(Beginning of Provided data)

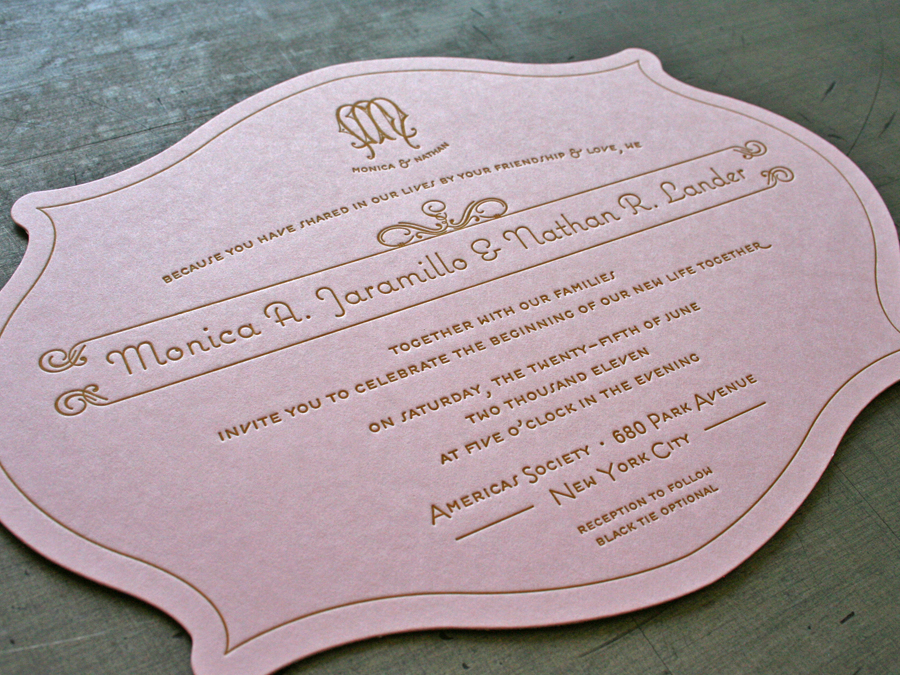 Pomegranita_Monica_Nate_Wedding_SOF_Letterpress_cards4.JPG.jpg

(End of Provided data)
(Beginning of Provided data)

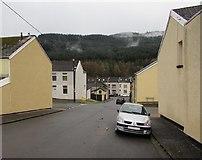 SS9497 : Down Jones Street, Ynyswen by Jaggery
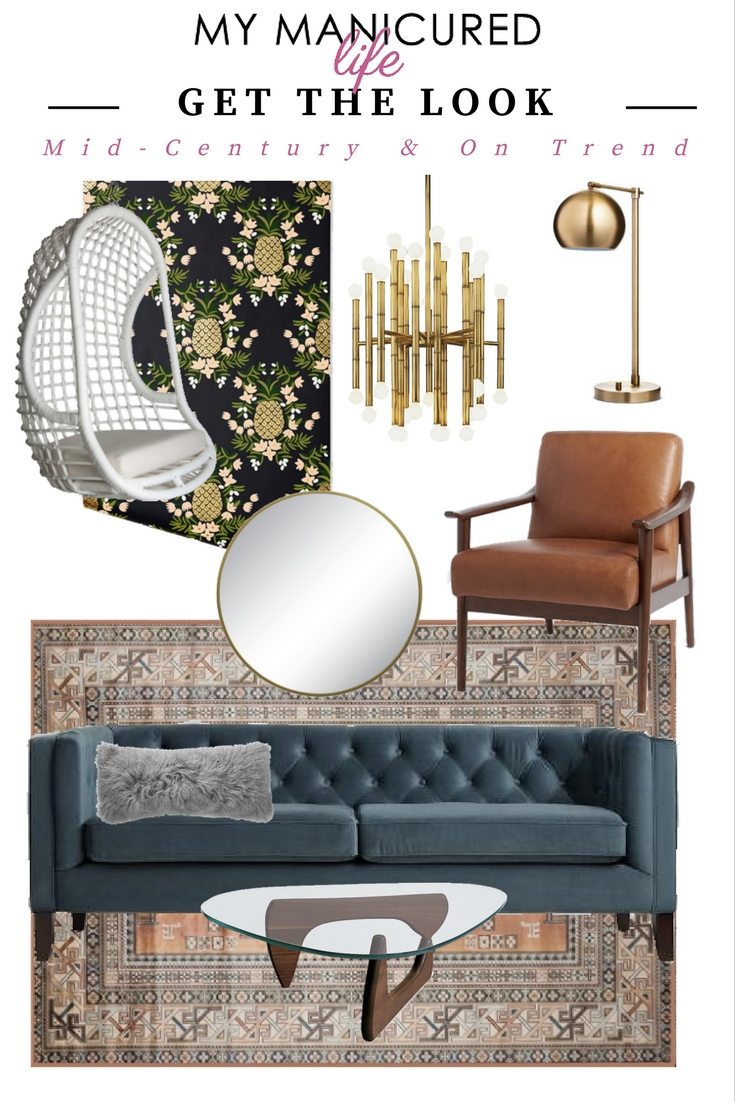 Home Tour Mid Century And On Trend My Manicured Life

(End of Provided data)

Within the material above, find the part that opens with the line containing "SS9497 : Down" and closes with the line containing "Home Tour Mid", and reproduce it exactly without the pictures.

- _Written response_:
 SS9497 : Down Jones Street, Ynyswen by Jaggery
 Home Tour Mid Century And On Trend My Manicured Life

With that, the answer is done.